Drag the Schema Validator component to the Pipeline workflow canvas and connect it with the required components.
Click the Schema Validator component.
It displays the component configuration tabs below:
Invocation Type: The user can select any one invocation type from the given choices.
Real-Time: If the Real-Time option is selected in invocation type, the component never goes down when the pipeline is active. This is for the situations when you want to keep the component ready all the time to consume data.
Batch-Size: Is Batch is selected as invocation type, the component needs a trigger to initiate the process from the previous event. Once the process of the component is finished and there are no new Events to process, the component goes down.
Batch Size: The Pipeline components process the data in batches. This batch size is given to define the maximum number of records that you want to process in a single cycle of operation. This is really helpful if you want to control the number of records being processed by the component if the unit record size is huge.
Failover Event: The Failover Event can be mapped through the given field. If the component gets failed due to any glitch, all the needed data to perform the operation goes to this Event with the failure cause and timestamp.
Intelligent Scaling: By enabling this option helps the component to scale up to the max number of instances by automatically reducing the data processing. This feature detects the need to scale up the components in case of higher data traffic.
Please Note: The Intelligent Scaling option appears if the selected Invocation Type is Real-Time.
Schema File Name: This specifies the name of uploaded Schema file.
Choose File: This option allows you to upload your schema file.
View Schema: This option allows you to view uploaded schema file.
Remove File: This option allows you to remove uploaded schema file.
Mode: Two choices are provided under the Meta Information of the Schema Validator to choose a mode.

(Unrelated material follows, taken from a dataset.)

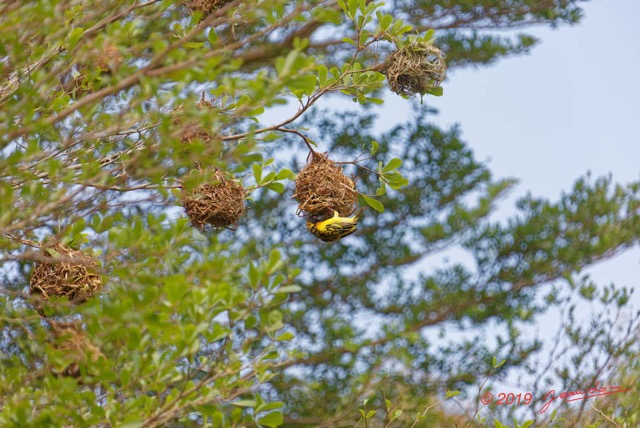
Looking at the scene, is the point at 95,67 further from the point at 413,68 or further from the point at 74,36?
the point at 413,68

Strict: Strict mode intends to prevent any unexpected behaviors or silently ignored mistakes in user schemas. It does not change any validation results compared with the specification, but it makes some schemas invalid and throws exception or logs warning (with strict: "log" option) in case any restriction is violated and sends them to bad record event.
Allow Schema Drift: Schema drift is the case where the used data sources often change metadata. Fields, columns, types etc. can be added, removed, or changed on the fly. It allows slight changes in the data schema.
Bad Records Event: The records that are rejected by the Schema Validator will automatically go to the Bad Records Event.
Please Note: The Event component connected to the second node of the Schema Validator component automatically gets mapped as the Bad record Event in the workflow.
The Schema Validator is a Spark Component, so its configuration is slightly different from the Docker components. When the spark components are deployed, there are two pods that come up:
Driver
Executor
Instances: It provides the number of instances used for parallel processing. If the user gives N no. of instances in the Executor's configuration those many executor pods will be deployed.
Please Note:
Give the separate configurations for Driver and Executor.
After configuring the Schema Validator component, the user can save and activate the pipeline to run the created Pipeline workflow.
Future Plan: Schema Validator will be able to process nested JSON data.